Mantén el equilibrio perfecto del agua con nuestro baja pH para piscinas. Si notas que el cloro no rinde o el agua se pone turbia, lo más probable es que necesites un reductor de pH. Por lo tanto, se recomienda efectuar pruebas de pH periódicas y tomar medidas correctivas si es necesario.
Es necesario mantener el pH de la piscina estabilizado entre 7.2 y 7.6 porque:
- Si el pH es bajo (< 7,2): El cloro se consume demasiado rápido, dejando la piscina desprotegida en poco tiempo.
- pH bajo (ácido): Corroe las partes metálicas (escaleras, filtros, motores) y puede manchar o deteriorar el revestimiento de la piscina.
- Irritación: Ojos rojos, picor en la nariz y garganta.
- Piel y cabello: El agua ácida reseca la piel y deja el cabello quebradizo.
⚠️ Precauciones y Seguridad
Al ser un producto químico concentrado, es vital manipularlo con responsabilidad:
- Producto tóxico: Evita el contacto directo y la inhalación de vapores.
- Seguridad infantil: Mantener estrictamente fuera del alcance de niños y mascotas.
- Primeros auxilios: En caso de contacto con la piel, lavar inmediatamente con abundante agua.

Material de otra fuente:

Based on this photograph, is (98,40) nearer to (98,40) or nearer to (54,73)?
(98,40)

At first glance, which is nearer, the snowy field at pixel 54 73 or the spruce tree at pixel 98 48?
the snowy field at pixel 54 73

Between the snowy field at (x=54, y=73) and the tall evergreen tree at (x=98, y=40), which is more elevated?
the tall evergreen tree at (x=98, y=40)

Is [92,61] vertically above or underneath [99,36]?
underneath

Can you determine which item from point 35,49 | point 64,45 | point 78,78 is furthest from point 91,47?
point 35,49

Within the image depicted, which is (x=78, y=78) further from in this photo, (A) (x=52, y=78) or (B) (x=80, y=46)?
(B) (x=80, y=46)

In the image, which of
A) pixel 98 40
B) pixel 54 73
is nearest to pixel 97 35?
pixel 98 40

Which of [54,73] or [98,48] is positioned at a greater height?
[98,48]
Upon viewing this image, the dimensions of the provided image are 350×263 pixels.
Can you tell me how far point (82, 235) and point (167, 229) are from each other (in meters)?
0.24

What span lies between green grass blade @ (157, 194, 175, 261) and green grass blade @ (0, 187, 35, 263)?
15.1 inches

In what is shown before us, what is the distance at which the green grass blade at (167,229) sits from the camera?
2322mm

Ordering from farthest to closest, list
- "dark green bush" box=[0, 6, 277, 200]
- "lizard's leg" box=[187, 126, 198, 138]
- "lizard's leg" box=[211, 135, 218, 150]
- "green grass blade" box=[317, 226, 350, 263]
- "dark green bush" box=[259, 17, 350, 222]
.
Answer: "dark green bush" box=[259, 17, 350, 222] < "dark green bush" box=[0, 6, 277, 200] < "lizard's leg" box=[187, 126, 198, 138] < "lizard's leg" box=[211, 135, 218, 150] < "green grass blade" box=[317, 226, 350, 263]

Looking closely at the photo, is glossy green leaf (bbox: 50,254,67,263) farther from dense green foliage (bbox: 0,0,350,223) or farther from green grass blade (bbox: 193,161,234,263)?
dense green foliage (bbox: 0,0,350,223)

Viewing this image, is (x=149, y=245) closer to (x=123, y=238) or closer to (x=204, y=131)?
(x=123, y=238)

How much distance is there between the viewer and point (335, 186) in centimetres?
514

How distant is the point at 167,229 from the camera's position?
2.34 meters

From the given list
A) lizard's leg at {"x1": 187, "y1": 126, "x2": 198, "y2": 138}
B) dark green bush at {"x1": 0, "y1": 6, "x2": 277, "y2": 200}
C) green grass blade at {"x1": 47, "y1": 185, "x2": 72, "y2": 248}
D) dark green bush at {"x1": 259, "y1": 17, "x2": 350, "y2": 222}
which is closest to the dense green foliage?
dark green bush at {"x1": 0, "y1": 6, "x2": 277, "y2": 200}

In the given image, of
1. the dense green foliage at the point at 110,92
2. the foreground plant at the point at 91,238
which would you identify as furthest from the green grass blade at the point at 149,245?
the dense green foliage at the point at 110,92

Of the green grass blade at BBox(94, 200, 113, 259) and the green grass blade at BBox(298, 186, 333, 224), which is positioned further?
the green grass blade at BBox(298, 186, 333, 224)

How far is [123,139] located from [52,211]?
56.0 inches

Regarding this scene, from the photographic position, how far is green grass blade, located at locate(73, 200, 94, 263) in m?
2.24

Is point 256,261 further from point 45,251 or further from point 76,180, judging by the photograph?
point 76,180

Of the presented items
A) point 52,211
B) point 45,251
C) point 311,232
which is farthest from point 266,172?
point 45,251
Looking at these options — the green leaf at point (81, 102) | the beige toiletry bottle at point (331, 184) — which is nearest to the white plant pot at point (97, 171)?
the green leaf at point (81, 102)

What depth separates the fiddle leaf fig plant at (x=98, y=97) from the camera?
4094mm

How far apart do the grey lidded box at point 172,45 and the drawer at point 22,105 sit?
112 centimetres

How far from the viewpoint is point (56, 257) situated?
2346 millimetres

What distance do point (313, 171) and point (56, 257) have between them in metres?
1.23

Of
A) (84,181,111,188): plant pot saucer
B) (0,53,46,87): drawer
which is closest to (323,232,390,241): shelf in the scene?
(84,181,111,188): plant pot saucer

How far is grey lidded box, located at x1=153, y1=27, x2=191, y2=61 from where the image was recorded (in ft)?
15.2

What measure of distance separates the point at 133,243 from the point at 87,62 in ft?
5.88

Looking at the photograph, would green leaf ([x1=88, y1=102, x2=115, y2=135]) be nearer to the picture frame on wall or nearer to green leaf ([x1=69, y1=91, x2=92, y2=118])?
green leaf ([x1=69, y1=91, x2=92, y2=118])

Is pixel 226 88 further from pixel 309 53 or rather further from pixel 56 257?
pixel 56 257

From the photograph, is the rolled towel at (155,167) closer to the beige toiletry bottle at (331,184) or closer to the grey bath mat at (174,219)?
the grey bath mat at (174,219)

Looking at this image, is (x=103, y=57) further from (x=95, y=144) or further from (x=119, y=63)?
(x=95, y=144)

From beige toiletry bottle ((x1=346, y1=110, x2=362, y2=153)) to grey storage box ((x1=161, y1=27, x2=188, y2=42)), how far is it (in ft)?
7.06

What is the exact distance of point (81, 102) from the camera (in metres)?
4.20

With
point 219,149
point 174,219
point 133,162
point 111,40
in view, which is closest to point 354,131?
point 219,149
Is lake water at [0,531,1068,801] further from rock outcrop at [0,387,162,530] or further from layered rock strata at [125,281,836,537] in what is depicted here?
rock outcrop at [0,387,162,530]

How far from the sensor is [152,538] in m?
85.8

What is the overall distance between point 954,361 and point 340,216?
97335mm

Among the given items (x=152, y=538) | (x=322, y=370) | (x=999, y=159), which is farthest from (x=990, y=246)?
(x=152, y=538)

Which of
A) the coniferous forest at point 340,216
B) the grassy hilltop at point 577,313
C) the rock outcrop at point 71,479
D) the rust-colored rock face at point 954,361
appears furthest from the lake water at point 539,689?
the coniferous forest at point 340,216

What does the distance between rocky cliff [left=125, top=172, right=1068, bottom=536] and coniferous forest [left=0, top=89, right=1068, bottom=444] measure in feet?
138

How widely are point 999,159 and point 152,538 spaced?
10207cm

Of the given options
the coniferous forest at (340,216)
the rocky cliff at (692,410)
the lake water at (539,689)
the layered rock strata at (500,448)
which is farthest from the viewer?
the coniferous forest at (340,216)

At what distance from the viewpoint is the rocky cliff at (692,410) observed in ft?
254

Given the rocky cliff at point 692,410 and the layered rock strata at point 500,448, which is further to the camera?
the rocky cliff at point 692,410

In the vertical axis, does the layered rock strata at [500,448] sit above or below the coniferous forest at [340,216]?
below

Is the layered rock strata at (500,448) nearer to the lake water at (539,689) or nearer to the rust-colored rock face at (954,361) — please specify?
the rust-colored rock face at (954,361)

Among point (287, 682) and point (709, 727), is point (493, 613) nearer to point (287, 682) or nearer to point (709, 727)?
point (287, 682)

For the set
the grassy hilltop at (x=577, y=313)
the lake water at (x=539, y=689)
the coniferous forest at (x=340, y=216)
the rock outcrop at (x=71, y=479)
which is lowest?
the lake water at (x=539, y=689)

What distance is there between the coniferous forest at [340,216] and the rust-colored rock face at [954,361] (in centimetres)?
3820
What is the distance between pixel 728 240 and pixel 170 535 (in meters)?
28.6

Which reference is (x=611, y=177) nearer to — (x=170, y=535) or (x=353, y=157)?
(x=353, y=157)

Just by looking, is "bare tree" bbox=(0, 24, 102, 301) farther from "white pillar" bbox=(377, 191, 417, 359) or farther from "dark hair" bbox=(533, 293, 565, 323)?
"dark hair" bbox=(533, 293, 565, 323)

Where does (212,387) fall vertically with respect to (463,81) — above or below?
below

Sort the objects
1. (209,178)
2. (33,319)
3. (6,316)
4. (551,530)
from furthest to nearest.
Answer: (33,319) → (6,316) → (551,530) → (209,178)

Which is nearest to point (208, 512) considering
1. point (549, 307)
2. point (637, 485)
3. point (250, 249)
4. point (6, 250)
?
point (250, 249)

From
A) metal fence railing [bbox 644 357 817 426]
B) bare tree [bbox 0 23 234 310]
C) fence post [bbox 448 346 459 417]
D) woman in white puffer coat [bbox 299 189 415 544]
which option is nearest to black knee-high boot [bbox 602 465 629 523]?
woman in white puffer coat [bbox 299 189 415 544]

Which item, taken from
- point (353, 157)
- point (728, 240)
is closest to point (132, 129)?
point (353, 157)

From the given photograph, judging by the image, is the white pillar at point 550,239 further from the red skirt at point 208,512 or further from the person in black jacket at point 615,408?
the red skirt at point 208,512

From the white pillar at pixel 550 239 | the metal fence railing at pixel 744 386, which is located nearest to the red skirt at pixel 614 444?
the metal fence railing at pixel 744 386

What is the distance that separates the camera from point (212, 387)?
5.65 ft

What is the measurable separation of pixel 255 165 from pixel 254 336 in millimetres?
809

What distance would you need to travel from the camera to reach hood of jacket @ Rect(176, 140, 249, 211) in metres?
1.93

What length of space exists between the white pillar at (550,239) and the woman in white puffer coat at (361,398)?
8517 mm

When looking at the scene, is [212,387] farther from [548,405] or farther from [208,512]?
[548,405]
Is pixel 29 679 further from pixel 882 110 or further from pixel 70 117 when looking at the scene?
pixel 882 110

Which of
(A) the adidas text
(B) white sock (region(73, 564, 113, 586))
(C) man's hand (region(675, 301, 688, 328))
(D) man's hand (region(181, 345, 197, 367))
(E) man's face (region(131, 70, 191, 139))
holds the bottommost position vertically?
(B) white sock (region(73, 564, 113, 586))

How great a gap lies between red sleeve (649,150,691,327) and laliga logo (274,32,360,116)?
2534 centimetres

- Almacenamiento: Conservar siempre en su envase original, en un lugar fresco, seco y herméticamente cerrado.
Dosificación:
- Aplicar 100 g por cada 10 m³ (10.000 l) de agua.
¿Cómo usar el baja pH para piscina?
- Antes de aplicar, debe revisar el nivel actual de pH del agua, el cual idealmente debe estar entre 7.2 y 7.6. Aplique el producto cuando el pH esté sobre 7.6 para asegurar que el baja pH cumpla su función.
- Se recomienda disolver el producto en agua y distribuirlo por el contorno de la piscina, según la dosis correspondiente. Manteniendo el filtro en operación.
- A las 24 h. vuelva a medir el nivel de pH, repitiendo el proceso si fuese necesario.